«Se gli architetti che hanno costruito Genova avessero avuto spazio, se avessero potuto abbandonarsi alla fantasia e senza ostacoli ai loro capricci, non avrebbero potuto trovare le infinite risorse e la multipla varietà di motivi, di disegni e disposizioni ai quali la facciata dei loro palazzi deve un'originalità di carattere, e che introduce in ogni anfratto l'inatteso della grandezza.»
(cit.
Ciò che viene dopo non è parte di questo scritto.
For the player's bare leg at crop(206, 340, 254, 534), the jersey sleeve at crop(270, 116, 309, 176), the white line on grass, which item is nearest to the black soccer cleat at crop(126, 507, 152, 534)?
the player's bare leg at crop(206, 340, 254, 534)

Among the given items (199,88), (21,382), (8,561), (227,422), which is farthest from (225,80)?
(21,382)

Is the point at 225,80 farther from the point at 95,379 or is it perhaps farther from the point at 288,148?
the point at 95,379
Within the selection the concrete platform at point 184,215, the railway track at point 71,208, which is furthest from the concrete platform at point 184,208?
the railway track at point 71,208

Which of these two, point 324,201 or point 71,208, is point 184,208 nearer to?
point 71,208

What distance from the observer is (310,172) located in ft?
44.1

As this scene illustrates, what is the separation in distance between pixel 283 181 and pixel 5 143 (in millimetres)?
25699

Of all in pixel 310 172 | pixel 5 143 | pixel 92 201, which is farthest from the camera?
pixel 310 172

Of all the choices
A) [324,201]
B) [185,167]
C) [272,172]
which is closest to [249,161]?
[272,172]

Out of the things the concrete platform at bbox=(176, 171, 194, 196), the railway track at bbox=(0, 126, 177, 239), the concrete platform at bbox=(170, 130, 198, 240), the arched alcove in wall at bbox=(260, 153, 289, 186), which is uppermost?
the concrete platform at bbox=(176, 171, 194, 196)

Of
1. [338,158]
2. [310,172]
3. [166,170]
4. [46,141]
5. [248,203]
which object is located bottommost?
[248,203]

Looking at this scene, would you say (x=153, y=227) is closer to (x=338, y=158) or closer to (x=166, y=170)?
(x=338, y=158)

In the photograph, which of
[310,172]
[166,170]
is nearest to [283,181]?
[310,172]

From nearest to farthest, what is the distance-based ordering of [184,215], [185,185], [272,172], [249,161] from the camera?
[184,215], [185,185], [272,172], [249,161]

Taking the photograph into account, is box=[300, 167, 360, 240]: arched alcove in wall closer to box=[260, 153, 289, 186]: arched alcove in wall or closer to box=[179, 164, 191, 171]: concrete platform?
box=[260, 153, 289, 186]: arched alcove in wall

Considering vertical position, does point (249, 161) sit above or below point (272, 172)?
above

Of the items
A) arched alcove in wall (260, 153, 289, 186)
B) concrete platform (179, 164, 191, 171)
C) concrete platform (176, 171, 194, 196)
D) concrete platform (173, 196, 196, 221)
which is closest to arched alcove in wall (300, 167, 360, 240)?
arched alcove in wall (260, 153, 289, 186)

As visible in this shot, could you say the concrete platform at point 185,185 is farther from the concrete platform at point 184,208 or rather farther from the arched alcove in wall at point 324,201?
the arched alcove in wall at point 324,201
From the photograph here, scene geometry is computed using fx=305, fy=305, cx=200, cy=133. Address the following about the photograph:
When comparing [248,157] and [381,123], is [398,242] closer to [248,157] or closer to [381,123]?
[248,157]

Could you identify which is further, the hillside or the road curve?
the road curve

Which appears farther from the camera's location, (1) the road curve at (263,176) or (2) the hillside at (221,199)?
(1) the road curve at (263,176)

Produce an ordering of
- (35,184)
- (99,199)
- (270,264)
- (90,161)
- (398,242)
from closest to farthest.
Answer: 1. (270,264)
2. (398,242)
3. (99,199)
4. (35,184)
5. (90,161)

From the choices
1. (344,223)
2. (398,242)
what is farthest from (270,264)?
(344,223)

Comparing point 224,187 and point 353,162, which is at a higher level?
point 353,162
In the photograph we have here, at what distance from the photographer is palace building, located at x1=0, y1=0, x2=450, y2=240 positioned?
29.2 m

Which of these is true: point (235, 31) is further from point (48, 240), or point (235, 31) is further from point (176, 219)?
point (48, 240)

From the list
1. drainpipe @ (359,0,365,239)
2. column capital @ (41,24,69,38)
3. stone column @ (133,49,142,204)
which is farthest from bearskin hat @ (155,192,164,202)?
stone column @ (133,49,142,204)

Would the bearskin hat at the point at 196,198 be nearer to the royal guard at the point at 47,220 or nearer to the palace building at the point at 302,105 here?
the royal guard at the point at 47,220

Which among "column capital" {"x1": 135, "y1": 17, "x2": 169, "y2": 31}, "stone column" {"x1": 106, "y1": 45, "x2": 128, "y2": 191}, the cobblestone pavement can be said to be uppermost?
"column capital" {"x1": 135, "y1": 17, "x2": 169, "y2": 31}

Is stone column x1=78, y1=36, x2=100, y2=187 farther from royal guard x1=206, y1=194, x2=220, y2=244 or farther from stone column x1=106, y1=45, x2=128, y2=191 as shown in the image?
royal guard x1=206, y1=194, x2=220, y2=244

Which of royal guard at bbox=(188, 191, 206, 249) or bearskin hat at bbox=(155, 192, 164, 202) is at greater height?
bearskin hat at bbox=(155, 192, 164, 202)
Louis Enault)
Oggi che piove, vecchia mia,
e che l’odore del tuo mare
si fonde con quello dei fiumi,
forse potrei dormire anch’io:
fino a pomeriggio inoltrato,
soggiogato dalle vibrazioni
proprie del poeta di razza.
In balia come sempre
del tuo respiro
e della tua complessità,
potrei persino essere io
l’uomo che pensa e che riposa:
con l’orecchio a ridosso delle mura,
nel susseguirsi di botteghe buie e sporche,
nel vociare di osterie e magazzini,
di vele e catrame,
e con l’occhio rivolto ai ragazzi
dalle magliette a righe.
Sono loro i miei piccoli acrobati,
che come tante stradine intricate
in declivio su tetti di ardesia,
rimandano il cuore
al cupo silenzio del giorno dopo,
alla quiete del post disfatta.
Ma se fossi nato prima,
durante “El siglo de los Genoveses”,
potrei essere stato anche io, come te,
superbo per uomini e mura,
con i miei carruggi e le mie spianate,
i miei sagrati, le mie ville e i miei palazzi.
Se così fosse stato,
avrei incendiato la casa del Boia,
e poi cosparso le strade
di petali e fiori
per dare asilo alla povera gente.
Sono loro in realtà
il nero serpentinite, il bianco quarzo
e il rosso diaspro,
sono loro l’unico risseu carrabile,
gli unici ciottoli di cui si può
andare orgogliosi:
le mura del Malapaga
in prossimità dell’asilo notturno,
dell’opera pia del Massoero,
tra le macerie di ieri
e le troppe lapidi
di oggi.
Genova, amore,
tu mi appari
solo in sogno.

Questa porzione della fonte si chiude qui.